CVS, Aetna Say Their Merger Won’t Be Anticompetitive, But Some Consumer Advocates Are Skeptical
General counsel for CVS and Aetna vowed at a congressional hearing Tuesday that the companies’ merger plans would not lead to increased costs or to restrictions on service offerings—but experts aren’t so sure.
Aetna will not restrict members’ use of services outside of CVS as a result of the union of the two companies, Thomas Moriarty, executive vice president, chief policy and external affairs officer and general counsel for CVS, told members of the House Judiciary Committee’s Subcommittee on Regulatory Reform, Commercial and Antitrust Law.
Moriarty also said that CVS would not end or restrict its business pharmacy benefits management relationships with other payers, as Aetna members make up only about 11% of CVS’ pharmacy business.
“We would have so much more to lose than we would to gain,” Moriarty said.
Thomas Sabatino Jr., general counsel for Aetna, said that cost savings and value earned through the alignment would be passed on to members through lowered premiums and increased benefits.
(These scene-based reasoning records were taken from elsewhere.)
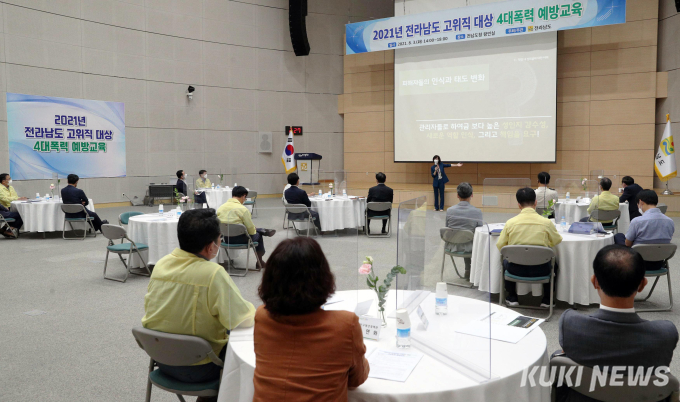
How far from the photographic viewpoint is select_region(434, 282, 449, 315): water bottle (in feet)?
7.24

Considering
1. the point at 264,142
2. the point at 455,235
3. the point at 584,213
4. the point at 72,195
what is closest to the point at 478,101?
the point at 584,213

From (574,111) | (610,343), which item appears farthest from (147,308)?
(574,111)

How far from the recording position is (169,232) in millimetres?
6262

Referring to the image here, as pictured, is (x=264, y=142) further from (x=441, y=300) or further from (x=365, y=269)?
(x=441, y=300)

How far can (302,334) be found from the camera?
1.55m

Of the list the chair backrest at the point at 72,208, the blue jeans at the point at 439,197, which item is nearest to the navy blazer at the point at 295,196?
the chair backrest at the point at 72,208

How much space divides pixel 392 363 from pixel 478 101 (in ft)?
40.5

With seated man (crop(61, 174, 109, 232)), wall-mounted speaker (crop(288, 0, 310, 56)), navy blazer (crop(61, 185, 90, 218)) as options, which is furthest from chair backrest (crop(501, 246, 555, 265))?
wall-mounted speaker (crop(288, 0, 310, 56))

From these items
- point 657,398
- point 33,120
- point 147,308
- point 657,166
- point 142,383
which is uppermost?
point 33,120

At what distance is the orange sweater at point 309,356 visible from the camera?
154cm

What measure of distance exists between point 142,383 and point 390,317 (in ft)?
6.19

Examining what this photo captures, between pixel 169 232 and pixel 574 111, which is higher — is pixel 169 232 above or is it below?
below

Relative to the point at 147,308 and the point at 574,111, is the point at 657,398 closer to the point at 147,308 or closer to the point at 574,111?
the point at 147,308

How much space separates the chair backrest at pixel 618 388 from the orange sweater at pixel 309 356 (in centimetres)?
92
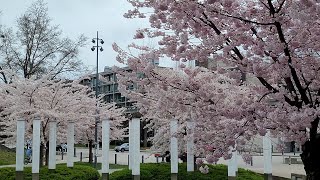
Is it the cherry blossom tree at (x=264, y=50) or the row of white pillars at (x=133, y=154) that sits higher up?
the cherry blossom tree at (x=264, y=50)

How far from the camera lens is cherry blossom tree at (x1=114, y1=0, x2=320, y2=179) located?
4965 mm

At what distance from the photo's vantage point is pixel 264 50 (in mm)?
5336

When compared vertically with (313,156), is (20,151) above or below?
below

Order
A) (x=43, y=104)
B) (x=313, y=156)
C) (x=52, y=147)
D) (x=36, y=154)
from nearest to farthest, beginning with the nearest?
1. (x=313, y=156)
2. (x=36, y=154)
3. (x=52, y=147)
4. (x=43, y=104)

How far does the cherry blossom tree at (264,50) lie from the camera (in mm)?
4965

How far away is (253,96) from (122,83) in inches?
80.3

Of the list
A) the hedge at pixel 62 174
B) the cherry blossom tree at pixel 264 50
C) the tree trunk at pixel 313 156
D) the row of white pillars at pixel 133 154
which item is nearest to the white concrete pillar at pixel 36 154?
the row of white pillars at pixel 133 154

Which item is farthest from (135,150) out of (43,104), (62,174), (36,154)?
(43,104)

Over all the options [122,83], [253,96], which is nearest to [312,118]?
[253,96]

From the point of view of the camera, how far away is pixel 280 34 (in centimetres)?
493

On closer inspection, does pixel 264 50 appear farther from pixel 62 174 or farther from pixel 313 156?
pixel 62 174

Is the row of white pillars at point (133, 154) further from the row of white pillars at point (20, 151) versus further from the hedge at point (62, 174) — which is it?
the hedge at point (62, 174)

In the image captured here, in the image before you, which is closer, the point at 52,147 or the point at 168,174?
the point at 168,174

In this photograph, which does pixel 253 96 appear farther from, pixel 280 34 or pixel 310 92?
pixel 280 34
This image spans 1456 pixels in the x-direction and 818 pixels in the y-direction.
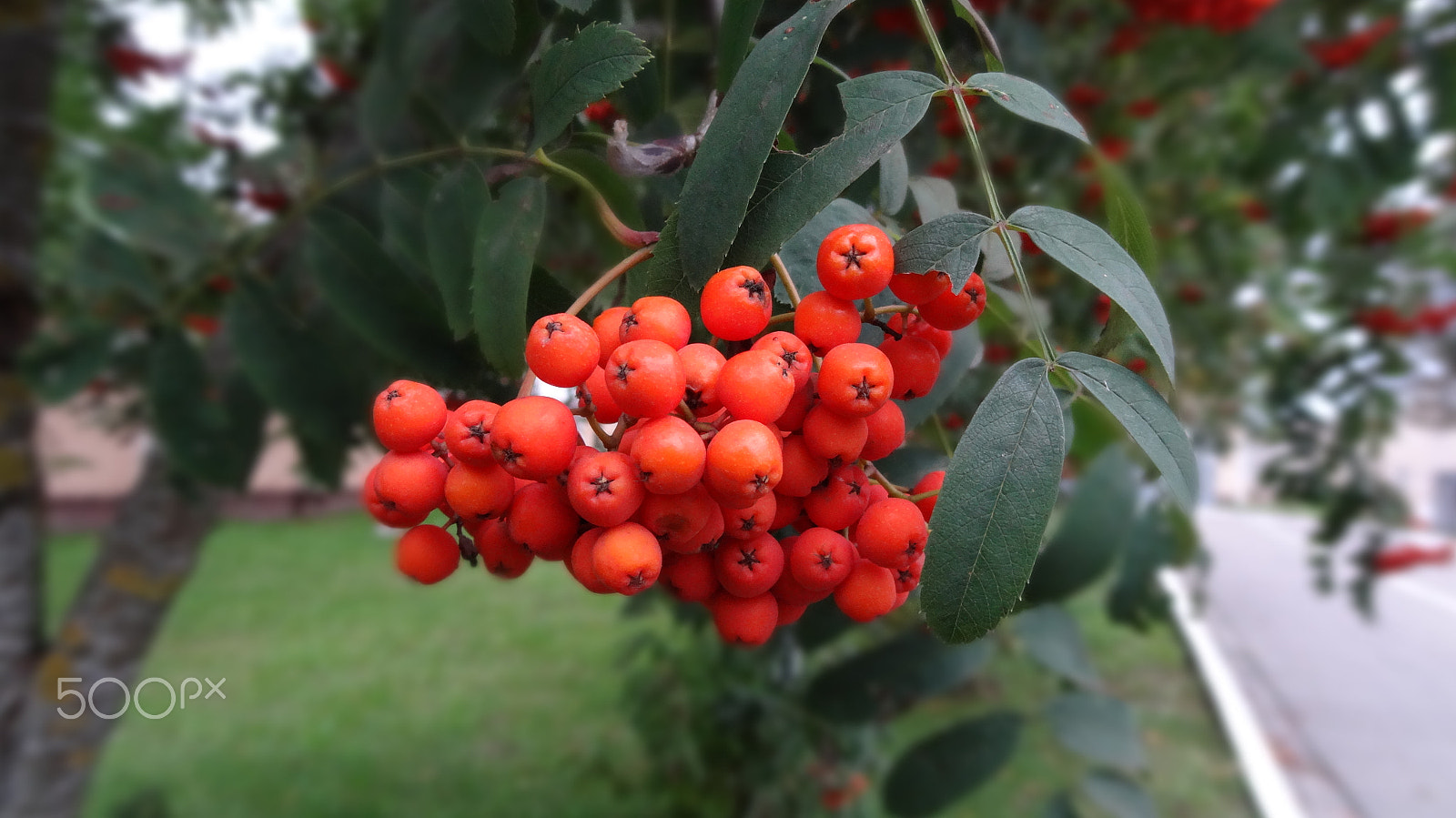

Moriarty said that Aetna members would see lower prices at the pharmacy as well.
Consumer advocates are skeptical of those promises, however. George Slover, senior policy counsel for Consumers Union, the policy and advocacy group that publishes Consumer Reports, testified that a lack of transparency about cost savings could keep consumers from seeing any of the benefits that CVS and Aetna reap from the merger.
“Genuine risks to competition won’t be fixed by pledges of good behavior,” Slover said.
For CVS and Aetna to hold up their end of the bargain, he said, they would have to make day-to-day decisions that go against a company’s most basic goal: earning profit.
Other health policy experts have made similar arguments, saying that increased consolidation in healthcare rarely pays off for patients. Despite this, the industry has been swept up in “merger-mania” over the past several months, a trend that is not likely to slow down any time soon.
As the CVS-Aetna deal is a vertical integration—in which two entities that are at different parts of the supply chain, and thus not direct competitors, merge—it carries less of a risk of anticompetitive abuse than a horizontal deal, but that doesn’t mean such abuse is impossible, Slover said. In particular, the “black box” of pharmacy benefit management—members can’t see the dealing behind the scenes that PBMs perform—poses a risk, he said.
The American Medical Association raised similar concerns in written testimony (PDF) submitted before the hearing, saying the deal poses anticompetitive concerns “unique to vertical mergers,” as a new competitor would have to enter the market in both insurance and PBM to compete with the combined CVS-Aetna.
“Close scrutiny is needed to determine if the ramifications of this massive merger will threaten the benefits of competition, including increased access and choice, lower prices and higher quality care for patients,” AMA President David O. Barbe, M.D., told FierceHealthcare in an emailed statement.
Other experts at the hearing had a more positive outlook on the deal, however. Geoffrey Manne, the executive director of the International Center for Law & Economics, said that the merger would allow the companies to greater innovate the stagnating healthcare space. The deal is an example of how the private sector can lead the way in shaking up healthcare, Manne said.
“The overriding theme of my testimony is that the proposed merger is a commendable effort to experiment with substantial reform of what we can all agree is a beleaguered healthcare system,” he said.